--- Input data Enclosed Below ---

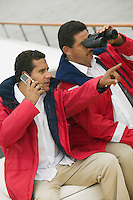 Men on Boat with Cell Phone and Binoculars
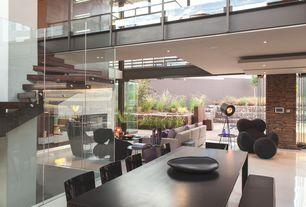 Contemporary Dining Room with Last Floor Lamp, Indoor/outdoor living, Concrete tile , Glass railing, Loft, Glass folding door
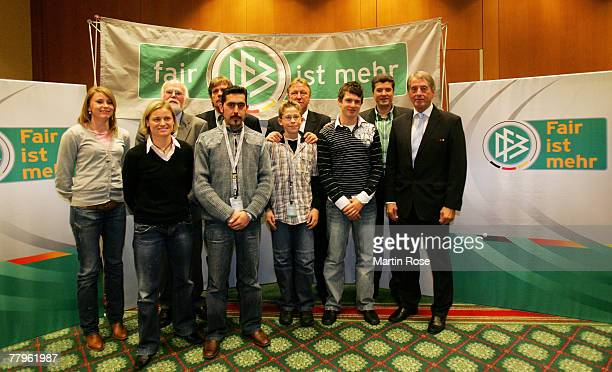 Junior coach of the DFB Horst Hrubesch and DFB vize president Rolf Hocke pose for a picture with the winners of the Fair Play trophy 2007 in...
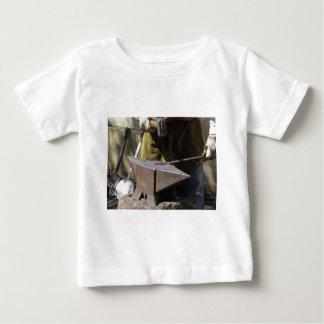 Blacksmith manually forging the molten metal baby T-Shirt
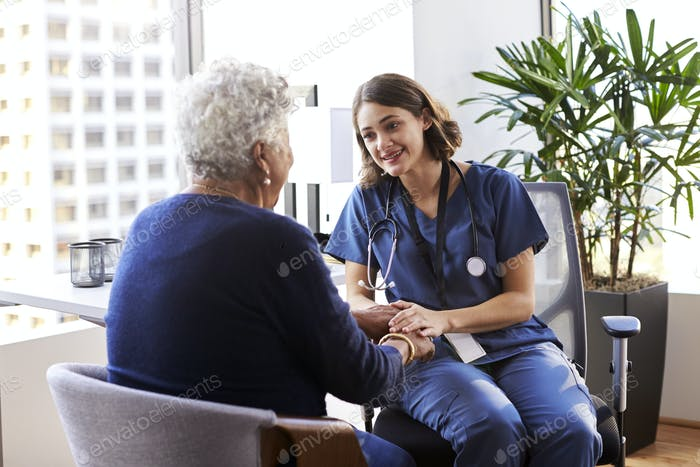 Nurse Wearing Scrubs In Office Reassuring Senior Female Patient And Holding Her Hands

--- End of Enclosed Input data ---
--- Input data Enclosed Below ---

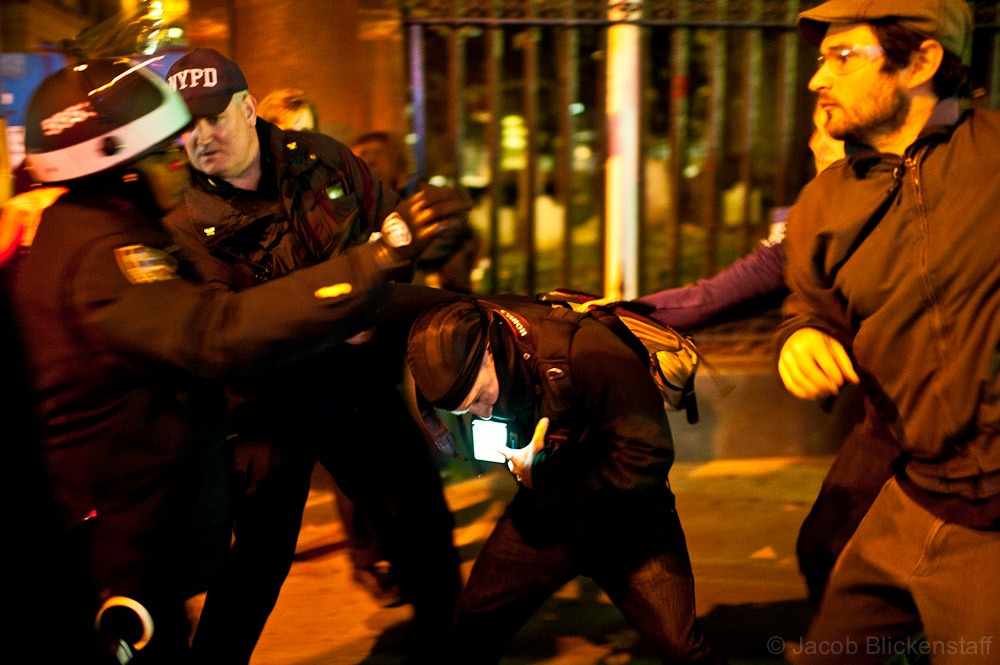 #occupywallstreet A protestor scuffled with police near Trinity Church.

--- End of Enclosed Input data ---

▶ **Activity**: Between and including the line above that contains "Blacksmith manually forging" and the line that contains "Nurse Wearing Scrubs", restate every line word for word. Pictures stay out.

▶ **Solution below**:
 Blacksmith manually forging the molten metal baby T-Shirt
 Nurse Wearing Scrubs In Office Reassuring Senior Female Patient And Holding Her Hands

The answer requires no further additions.